The EDPs also strongly recommends the introduction of a specific article on data protection within the proposal, which could set the overall privacy dimension in a clear and understandable way. This article should (a) describe the responsibilities of the Member States of affiliation and treatment, including — among other — the need for security of processing, and (b) identify the main areas for further development, i.e. security harmonisation and privacy integration in e-health. For these matters specific provisions can be made (within the proposed article), as presented in Steps 3 and 4 below.

45.

Following the amendment of Step 2, the EDPS recommends that the Commission adopts a mechanism for the definition of a commonly acceptable security level of the healthcare data at national level, taking into account existing technical standards in this field. This should be reflected in the proposal. A possible implementation could be through the use of comitology procedure, as this is already described in Article 19 and applies for other parts of the proposal. Moreover, additional instruments could be used for the production of relevant guidelines, including all concerned stakeholders, like the Article 29 Working Party and the EDPS.

46.

Article 14 on the recognition of prescriptions issued in another Member State provides for the development of a Community prescription template, supporting interoperability of e-Prescriptions. This measure shall be adopted through a Comitology procedure, as this is defined in Article 19(2) of the proposal.

47.

The EDPS recommends that the proposed e-Prescription template incorporates privacy and security, even at the very basic semantic definition of this template.

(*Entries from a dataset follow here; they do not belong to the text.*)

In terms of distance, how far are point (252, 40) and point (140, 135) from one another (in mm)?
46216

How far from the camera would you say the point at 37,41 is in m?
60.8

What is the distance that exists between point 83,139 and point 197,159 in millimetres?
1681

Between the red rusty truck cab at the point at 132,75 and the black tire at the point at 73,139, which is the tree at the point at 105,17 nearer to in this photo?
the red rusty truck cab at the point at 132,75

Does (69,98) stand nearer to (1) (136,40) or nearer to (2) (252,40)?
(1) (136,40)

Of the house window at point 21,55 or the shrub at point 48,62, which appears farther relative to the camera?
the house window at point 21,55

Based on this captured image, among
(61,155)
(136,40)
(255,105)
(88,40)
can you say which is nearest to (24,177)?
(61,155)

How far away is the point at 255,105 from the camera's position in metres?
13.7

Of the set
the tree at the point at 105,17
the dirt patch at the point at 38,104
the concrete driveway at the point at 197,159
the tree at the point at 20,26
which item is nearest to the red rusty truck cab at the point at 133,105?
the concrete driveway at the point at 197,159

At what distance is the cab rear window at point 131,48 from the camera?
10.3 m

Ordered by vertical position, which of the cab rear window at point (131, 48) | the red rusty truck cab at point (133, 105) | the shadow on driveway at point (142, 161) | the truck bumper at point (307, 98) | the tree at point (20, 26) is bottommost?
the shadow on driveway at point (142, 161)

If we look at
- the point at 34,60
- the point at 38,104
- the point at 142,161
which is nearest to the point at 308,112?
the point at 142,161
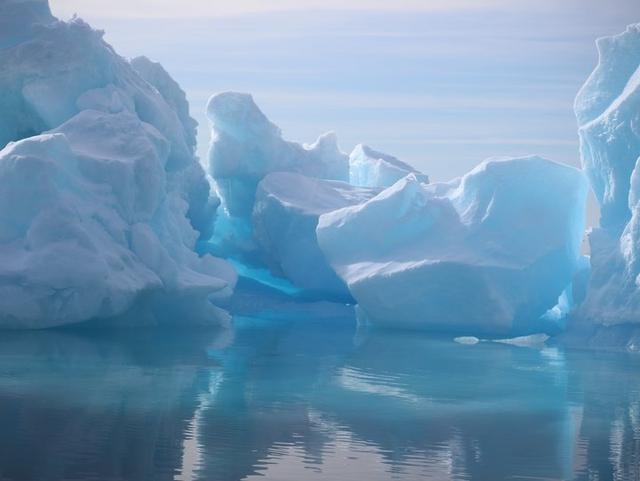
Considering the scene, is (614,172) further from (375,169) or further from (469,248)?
(375,169)

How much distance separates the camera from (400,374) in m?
12.4

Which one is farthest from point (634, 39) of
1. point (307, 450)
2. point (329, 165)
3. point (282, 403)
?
point (307, 450)

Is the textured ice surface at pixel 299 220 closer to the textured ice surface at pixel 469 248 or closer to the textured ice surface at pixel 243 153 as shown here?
the textured ice surface at pixel 243 153

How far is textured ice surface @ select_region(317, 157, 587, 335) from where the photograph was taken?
17.0m

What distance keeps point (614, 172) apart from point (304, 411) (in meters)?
9.76

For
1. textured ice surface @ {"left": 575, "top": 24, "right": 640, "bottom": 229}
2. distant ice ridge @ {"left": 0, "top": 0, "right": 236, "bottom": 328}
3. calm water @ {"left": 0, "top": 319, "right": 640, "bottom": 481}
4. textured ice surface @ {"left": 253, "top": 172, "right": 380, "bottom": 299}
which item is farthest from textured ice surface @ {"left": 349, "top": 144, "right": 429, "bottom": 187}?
calm water @ {"left": 0, "top": 319, "right": 640, "bottom": 481}

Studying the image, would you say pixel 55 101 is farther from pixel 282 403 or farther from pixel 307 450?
pixel 307 450

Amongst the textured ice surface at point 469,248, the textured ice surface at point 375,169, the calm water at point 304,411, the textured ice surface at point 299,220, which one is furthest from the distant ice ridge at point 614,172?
the textured ice surface at point 375,169

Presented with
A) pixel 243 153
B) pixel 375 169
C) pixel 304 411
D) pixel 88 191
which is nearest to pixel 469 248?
pixel 88 191

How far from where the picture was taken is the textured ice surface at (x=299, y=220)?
2030 centimetres

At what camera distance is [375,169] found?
23797mm

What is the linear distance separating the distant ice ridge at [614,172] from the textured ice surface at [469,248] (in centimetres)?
52

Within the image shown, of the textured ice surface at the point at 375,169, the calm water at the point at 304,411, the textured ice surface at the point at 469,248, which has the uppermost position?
the textured ice surface at the point at 375,169

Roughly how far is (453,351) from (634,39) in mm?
6360
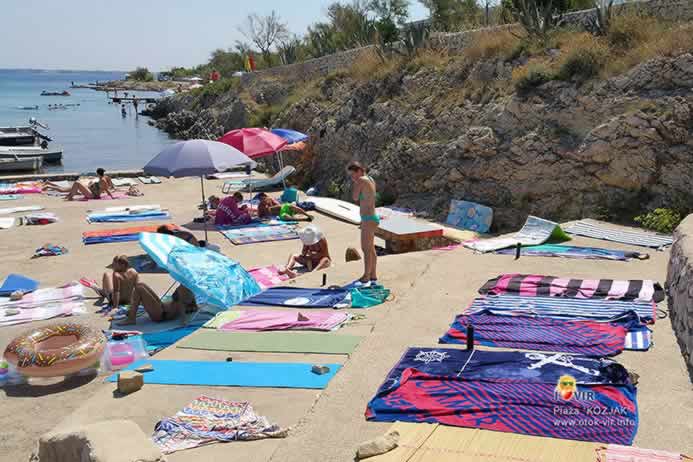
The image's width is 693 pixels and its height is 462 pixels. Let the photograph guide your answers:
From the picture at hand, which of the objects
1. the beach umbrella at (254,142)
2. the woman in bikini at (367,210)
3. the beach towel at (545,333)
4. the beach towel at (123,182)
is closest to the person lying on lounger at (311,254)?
the woman in bikini at (367,210)

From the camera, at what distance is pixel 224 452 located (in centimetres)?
530

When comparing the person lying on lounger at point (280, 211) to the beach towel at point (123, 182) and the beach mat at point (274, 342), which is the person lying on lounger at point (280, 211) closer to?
the beach towel at point (123, 182)

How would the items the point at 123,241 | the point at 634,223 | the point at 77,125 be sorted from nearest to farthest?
1. the point at 634,223
2. the point at 123,241
3. the point at 77,125

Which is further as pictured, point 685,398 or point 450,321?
point 450,321

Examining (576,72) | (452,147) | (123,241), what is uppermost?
(576,72)

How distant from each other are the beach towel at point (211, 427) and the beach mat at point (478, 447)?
45.6 inches

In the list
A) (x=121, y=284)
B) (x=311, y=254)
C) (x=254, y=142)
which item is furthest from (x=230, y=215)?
(x=121, y=284)

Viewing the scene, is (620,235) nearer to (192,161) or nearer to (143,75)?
(192,161)

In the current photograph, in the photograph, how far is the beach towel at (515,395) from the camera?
5.05 m

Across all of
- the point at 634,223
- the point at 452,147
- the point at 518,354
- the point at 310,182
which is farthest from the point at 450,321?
the point at 310,182

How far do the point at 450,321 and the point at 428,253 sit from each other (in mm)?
3707

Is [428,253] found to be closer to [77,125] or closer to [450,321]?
[450,321]

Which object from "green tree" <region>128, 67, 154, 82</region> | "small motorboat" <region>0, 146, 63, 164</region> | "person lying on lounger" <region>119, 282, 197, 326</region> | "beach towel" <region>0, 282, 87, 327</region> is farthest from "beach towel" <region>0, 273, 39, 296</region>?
"green tree" <region>128, 67, 154, 82</region>

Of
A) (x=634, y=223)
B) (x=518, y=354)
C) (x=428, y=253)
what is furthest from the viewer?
(x=634, y=223)
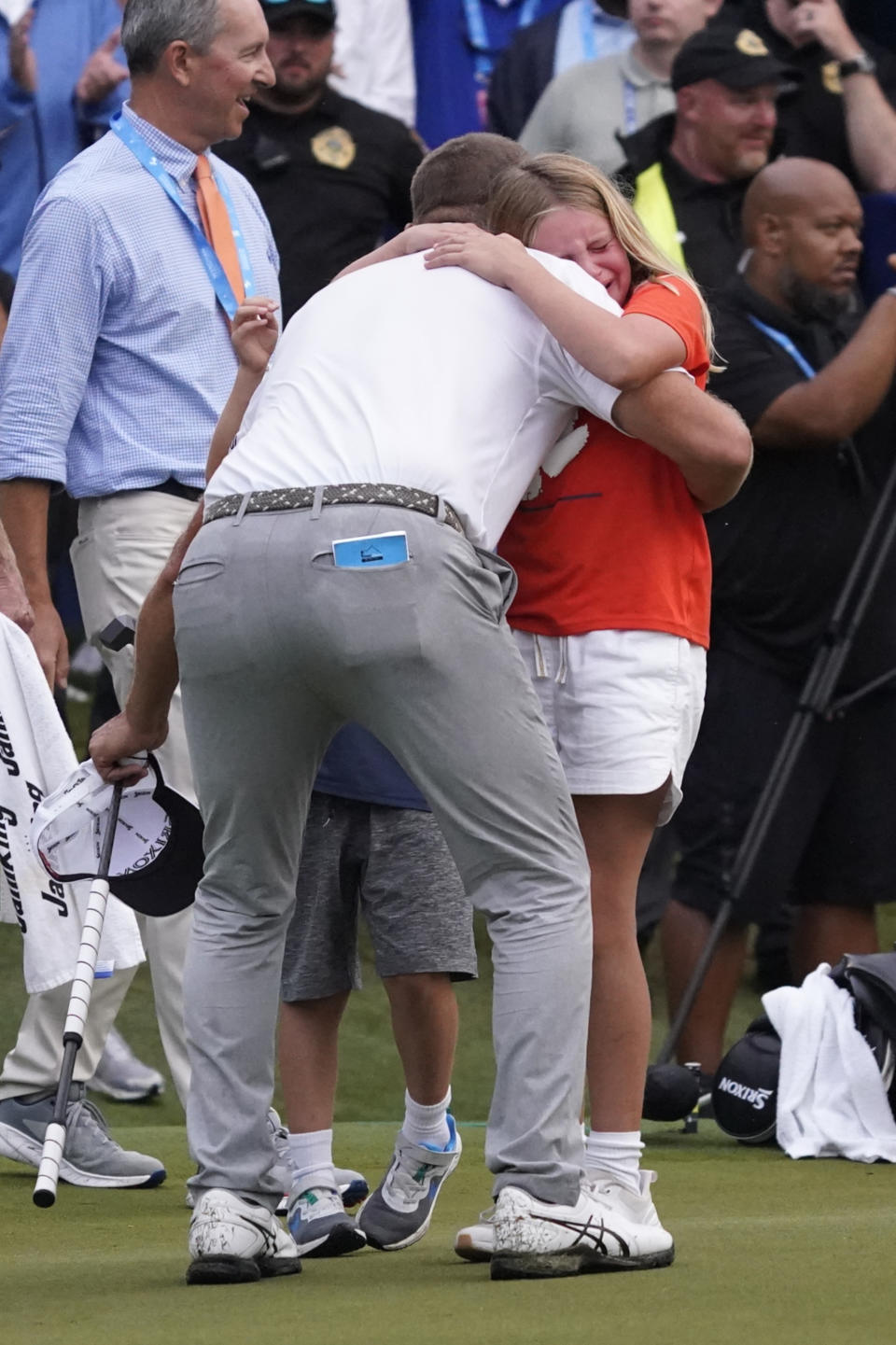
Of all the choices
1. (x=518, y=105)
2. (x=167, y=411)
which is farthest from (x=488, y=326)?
(x=518, y=105)

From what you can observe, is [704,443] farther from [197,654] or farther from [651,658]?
[197,654]

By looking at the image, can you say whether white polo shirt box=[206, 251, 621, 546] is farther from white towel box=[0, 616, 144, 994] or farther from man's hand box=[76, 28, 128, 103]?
man's hand box=[76, 28, 128, 103]

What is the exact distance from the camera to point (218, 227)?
4.21 metres

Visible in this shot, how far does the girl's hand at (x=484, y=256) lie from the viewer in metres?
2.77

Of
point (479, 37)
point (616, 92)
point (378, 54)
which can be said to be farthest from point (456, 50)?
point (616, 92)

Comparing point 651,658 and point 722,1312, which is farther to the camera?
point 651,658

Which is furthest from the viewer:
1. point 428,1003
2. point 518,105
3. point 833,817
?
point 518,105

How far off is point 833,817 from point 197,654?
3.02 m

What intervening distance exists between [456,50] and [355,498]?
469 centimetres

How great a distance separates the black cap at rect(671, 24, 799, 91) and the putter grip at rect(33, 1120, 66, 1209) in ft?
12.7

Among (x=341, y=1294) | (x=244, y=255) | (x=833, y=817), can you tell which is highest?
(x=244, y=255)

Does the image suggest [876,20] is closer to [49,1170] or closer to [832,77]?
[832,77]

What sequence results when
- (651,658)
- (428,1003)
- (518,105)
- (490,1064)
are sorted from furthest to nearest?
(518,105)
(490,1064)
(428,1003)
(651,658)

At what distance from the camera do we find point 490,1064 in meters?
5.86
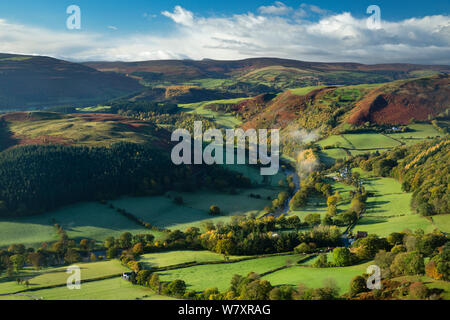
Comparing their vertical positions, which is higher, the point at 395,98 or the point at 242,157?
the point at 395,98

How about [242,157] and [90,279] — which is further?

This should be explicitly mentioned in Article 14(2)(a). Again the involvement of all relevant stakeholders is of major importance. In this respect, the EDPS wishes to be informed about and involved in further actions taken on this issue through the proposed Comitology procedure.

48.

In order to prevent misunderstandings, the EDPS encourages clarifying the notion ‘other additional data’ in article 18(1). The Article should furthermore be amended in the sense that it refers more explicitly to the requirements for subsequent use of health data as laid down in Article 8(4) of Directive 95/46/EC. Moreover, the obligation to transmit all the data to the Commission, contained in the second paragraph, should be made subject to an assessment of the necessity of such transfers for legitimate purposes which are duly specified in advance.

49.

The EDPS would like to express support to the initiatives of improving the conditions for cross-border healthcare. He expresses concerns, however, about the fact that EC healthcare related initiatives are not always well co-ordinated with regard to ICT use, privacy and security, thus hampering the adoption of a universal data protection approach towards healthcare.

50.

The EDPS welcomes that reference to privacy is made within the current proposal. However, a number of amendments are needed, as explained in Section III of this Opinion, in order to provide clear requirements, both for the Member States of treatment and affiliation, as well to properly address the data protection dimension of cross-border healthcare.